It outshines other sciences in Discovery grant applications and trains graduates for a raft of industries. Yet schools don’t mandate it, universities don’t demand it and public funding bodies give it less money than any other scientific or technological discipline.
The latest report on maths in Australia paints a paradoxical picture of a field that has slumped to historic lows in participation, even though advanced mathematical research injects an estimated $145 billion into the Australian economy.
The report, the fourth annual profile by the Australian Mathematical Sciences Institute, found that maths had surpassed other sciences in Australian Research Council Discovery grants for four out of the past five years, with an average 28 per cent success rate compared with 21 per cent for other disciplines. It boasted the lowest cost per publication and the second highest citation rate of any Australian science, with Australian applied maths and statistics outperforming all 15 EU countries on citations.

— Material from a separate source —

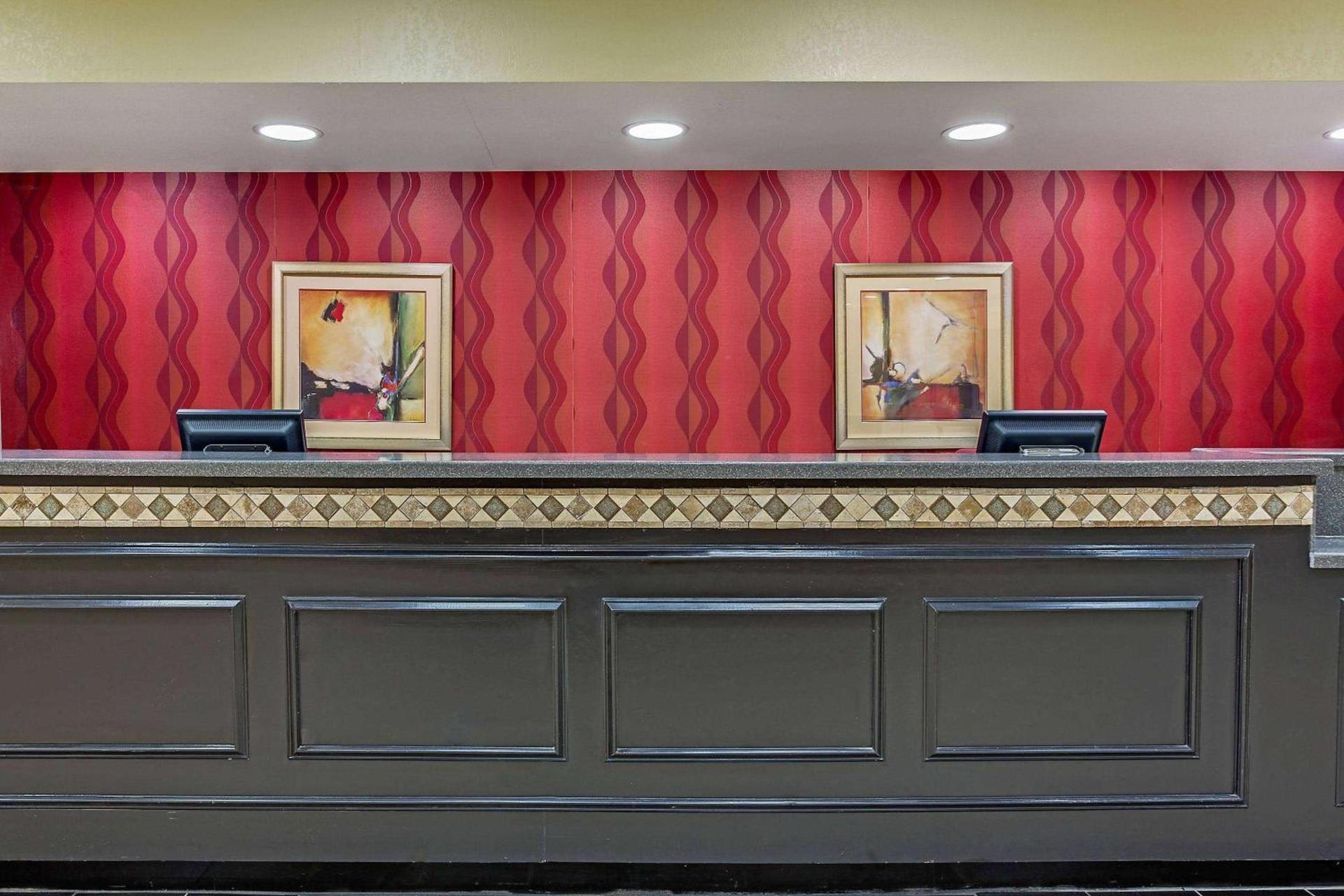 La Quinta by Wyndham Canton MS photo 2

“It’s an area where the outcomes are significant and the costs are low,” AMSI director Geoff Prince said. “It’s a good place for universities to invest because they can get runs on the board with the ARC and the government at low cost.”
Professor Prince said some universities had “woken up to this” and invested heavily in maths, including Wollongong, Newcastle and the Group of Eight members. Yet the report found that maths attracted the lowest share of public research expenditure of any science and technology discipline, at just 1.7 per cent, and Australian entry into maths degrees was less than half the OECD average.
The AMSI report found that the problems arose early, with a lack of specialist maths teachers at high school and plunging participation in intermediate and advanced maths at higher school level — fuelled by historically low insistence on prerequisites, with 86 per cent of science degrees not even mandating intermediate maths.
“I despair of the system when it does this,” Professor Prince said. “It sees this shrinking cohort, so it wriggles out of what could be a crisis in student numbers in science by dropping the prerequisites.”